In addition, the current account deficit has become more difficult to finance. While foreign direct investment has continued to flow into the country, portfolio inflows have receded recently. This helps to explain why Turkish FX reserves faced downward pressure between August 2014 and December 2015. That said, at $94.6bn in April, FX reserves are able to cover almost 5 months of imports, though the short-term external debt coverage ratio is less than one. Meanwhile, total external debt has risen modestly over the past few years and at 55% of GDP in 2015 remains manageable in GDP terms. However, the debt-to-export ratio is fairly high, with debt being twice as large as exports. What is more, Turkey has high private sector debt levels, mostly concentrated in its corporate sector. In addition, a large part of this debt is denominated in foreign currency. To some extent this is the result from corporates borrowing from abroad, but Turkey’s banks also grant foreign currency loans to Turkish firms. All this makes, Turkey’s corporate sector vulnerable to a weakening of the lira. In contrast, the government’s fiscal and debt metrics have remained healthy.


Central bank policy becoming more accommodative…

While the Turkish lira seems to have stabilised after a period of sustained weakness, Turkey’s external financing risks could also increase because the central bank (CBRT) has started to cut interest rates. The central bank has had some room to loosen its policy stance. This is because inflation fell from 9.6% in January of this year to 6.6% in May on the back of plunging food prices. The fact that the Fed has, so far, not raised interest rates has also been helpful. In addition, Turkey’s central bank has only lowered one of its three policy rates. It has reduced the overnight lending rate by a total of 125bps since March. This rate marks the upper bound of the central bank’s interest rate corridor. In contrast, it has kept its other policy rates constant and liquidity conditions tight. As a result, the interbank rate has remained close to the upper bound of the interest rate corridor.

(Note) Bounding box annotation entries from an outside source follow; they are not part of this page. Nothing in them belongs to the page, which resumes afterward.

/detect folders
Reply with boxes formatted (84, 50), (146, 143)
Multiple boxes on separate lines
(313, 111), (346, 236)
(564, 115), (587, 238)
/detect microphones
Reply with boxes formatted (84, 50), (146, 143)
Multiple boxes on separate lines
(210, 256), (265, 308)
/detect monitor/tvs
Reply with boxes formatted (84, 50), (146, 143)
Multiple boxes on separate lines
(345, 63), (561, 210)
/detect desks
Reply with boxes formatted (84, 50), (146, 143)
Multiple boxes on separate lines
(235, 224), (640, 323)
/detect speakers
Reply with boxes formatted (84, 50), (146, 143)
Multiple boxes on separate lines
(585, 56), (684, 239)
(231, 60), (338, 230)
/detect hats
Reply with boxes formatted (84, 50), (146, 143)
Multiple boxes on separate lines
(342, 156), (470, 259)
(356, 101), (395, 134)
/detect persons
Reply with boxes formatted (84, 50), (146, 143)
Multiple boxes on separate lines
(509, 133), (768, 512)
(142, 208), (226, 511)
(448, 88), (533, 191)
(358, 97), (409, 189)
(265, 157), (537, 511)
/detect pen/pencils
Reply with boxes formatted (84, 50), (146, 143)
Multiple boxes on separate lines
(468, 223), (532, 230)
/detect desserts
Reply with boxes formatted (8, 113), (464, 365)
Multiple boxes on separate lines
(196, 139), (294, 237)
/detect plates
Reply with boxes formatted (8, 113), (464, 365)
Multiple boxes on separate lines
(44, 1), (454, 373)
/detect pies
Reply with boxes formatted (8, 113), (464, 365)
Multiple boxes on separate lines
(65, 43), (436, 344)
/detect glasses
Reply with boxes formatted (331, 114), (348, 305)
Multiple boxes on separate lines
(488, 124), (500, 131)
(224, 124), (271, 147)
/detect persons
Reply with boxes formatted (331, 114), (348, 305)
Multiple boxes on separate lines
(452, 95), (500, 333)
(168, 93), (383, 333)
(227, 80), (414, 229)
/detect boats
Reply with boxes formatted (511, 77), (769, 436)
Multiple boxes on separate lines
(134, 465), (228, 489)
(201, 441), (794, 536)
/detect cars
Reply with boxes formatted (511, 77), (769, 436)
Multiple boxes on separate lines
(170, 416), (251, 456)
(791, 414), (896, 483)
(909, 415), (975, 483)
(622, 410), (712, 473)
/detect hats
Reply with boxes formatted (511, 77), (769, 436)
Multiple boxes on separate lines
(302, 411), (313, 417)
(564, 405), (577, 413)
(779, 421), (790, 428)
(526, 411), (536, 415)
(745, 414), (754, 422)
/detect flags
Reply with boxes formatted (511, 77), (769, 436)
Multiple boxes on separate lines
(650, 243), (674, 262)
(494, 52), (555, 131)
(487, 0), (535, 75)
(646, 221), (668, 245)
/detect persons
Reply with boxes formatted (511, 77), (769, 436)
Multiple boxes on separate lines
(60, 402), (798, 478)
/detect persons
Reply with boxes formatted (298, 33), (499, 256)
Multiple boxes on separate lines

…but risks of overshooting

While we think that the CBRT will reduce its overnight rate one more time by 50bp, there is probably not much room to loosen policy further. For a start, Fed rate hikes are nearing. Our base case is that the Fed will only start to tighten again in 2017, but there is a risk of an earlier move. In addition, food price inflation has bottomed out, suggesting that inflation is likely to soon stop falling. Unfortunately, there is a risk that the CBRT overshoots its policy, in particular as it remains under relentless pressure from President Erdogan to ease policy further. Too loose a policy stance from the CBRT could risk another period of sharp lira weakness and may force the central bank to reverse course.

Growth to moderate, need to attract international investment remains a risk

Bringing everything together, we think that the recovery will continue, albeit with somewhat less pace. Average growth should slow from 4% in 2015 to around 3% this year. This mainly reflects the problems in Turkey’s tourism sector and other problems related to the country’s security concerns. On balance, we think that the negative effects stemming from these problems will outweigh the positive contribution from Turkey’s more expansionary monetary policy. As for the main risks, these are mostly related to Turkey’s current account deficit, as mentioned before. Both internal political and external geopolitical developments could prompt international investors to start hesitating to invest in Turkey. Faster-than-expected Fed rate hikes, and the possible adverse effects these can have on developing financial markets, is obviously also a risk.